For as long as I can remember, the Saltas family and our cousins, the Kastanis’ have made the stifado (beef stew). Stifado is a Greek stew teeming with flavors of garlic, onion, cinnamon, wine, bay leaf, and other spices. In the United States, the base of stew is most often beef or venison. In Greece, you’ll more often find stifado made with rabbit. Octopus stifado isn’t unheard of either. Whatever base you prefer, just be sure the onions equal the weight of the main ingredient. It’s not just any onion used, they are small pearl onions which make the stew easily recognizable.
With any stifado, the trick is creating a flavorful sauce that you’ll want to savor every last drop of. The sauce can be easily modified to your taste preference, like adding more or fewer spices, or varying the amount of wine, even using tomato paste instead of tomato sauce. Just try different combinations until you strike the ones that work for you. At home, my dad adds spicy V8 juice in his, it may be odd to see that in the ingredients, but just give it a try and you’ll be surprised by the wonderful outcome. You may even want to book a flight to our next Greek Festival to get a bowlful of our stifado. You’re definitely welcome.
- 1 lbs beef, pork or other game, cut in pieces
- 1 lb pearl onions (frozen works)
- ¼ cup olive oil
- 1 cup spicy V8 juice
- 1 cup red wine
- 1 medium tomato, diced (or a 15 oz can of diced tomatoes)
- 1 10 oz can tomato sauce
- 1 Tablespoon oregano
- 1 cinnamon stick
- 5 garlic cloves, sliced
- 1.5 oz pickling spice
- water, if needed
- Peel the pearl onions, slice the garlic, and cut the meat of choice into bite sized pieces.
- Cut a thick square of cheesecloth and pour the pickling spice into the middle of the cheesecloth and tightly tie together cheesecloth with twine. This is your spice bag you’ll remove later so you don’t get chunks of spice into your stew.
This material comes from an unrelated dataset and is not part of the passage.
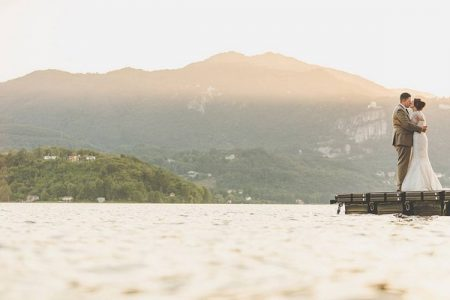 Bride and groom kissing on jetty with mountain background - Picture by Sam & Louise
- Place a pot over medium high heat and add the olive oil. Add the meat and season lightly with salt and pepper and brown the meat on all sides (about 5 minutes).
- Add the wine and when evaporated, add the onions and garlic.
- Add V8 juice, diced tomato, and tomato sauce, cinnamon stick, oregano, and pickling spice bag. The stew should be covered with liquid, so add more wine or water if not.
- Cover with a lid, reduce the heat and simmer the stew slowly. This will take about 1 ½ to 2 hours. Be sure to occasionally stir the pot and season to taste.
- Cook until meat and onions are tender and the sauce has thickened. Remove the spice bag.
- Garnish with oregano and serve with sliced bread.